- Problem requirements: The range starts at the line containing "class: Mammalia" and ends at the last line of the records below. Reproduce those lines exactly.

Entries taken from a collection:

== Segment start ==

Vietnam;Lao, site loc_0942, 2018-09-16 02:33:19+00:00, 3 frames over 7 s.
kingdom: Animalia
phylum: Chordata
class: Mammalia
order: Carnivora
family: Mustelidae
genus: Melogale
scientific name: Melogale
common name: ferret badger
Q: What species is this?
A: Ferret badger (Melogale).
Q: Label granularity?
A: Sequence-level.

== Segment end ==

- Answer to this problem:
class: Mammalia
order: Carnivora
family: Mustelidae
genus: Melogale
scientific name: Melogale
common name: ferret badger
Q: What species is this?
A: Ferret badger (Melogale).
Q: Label granularity?
A: Sequence-level.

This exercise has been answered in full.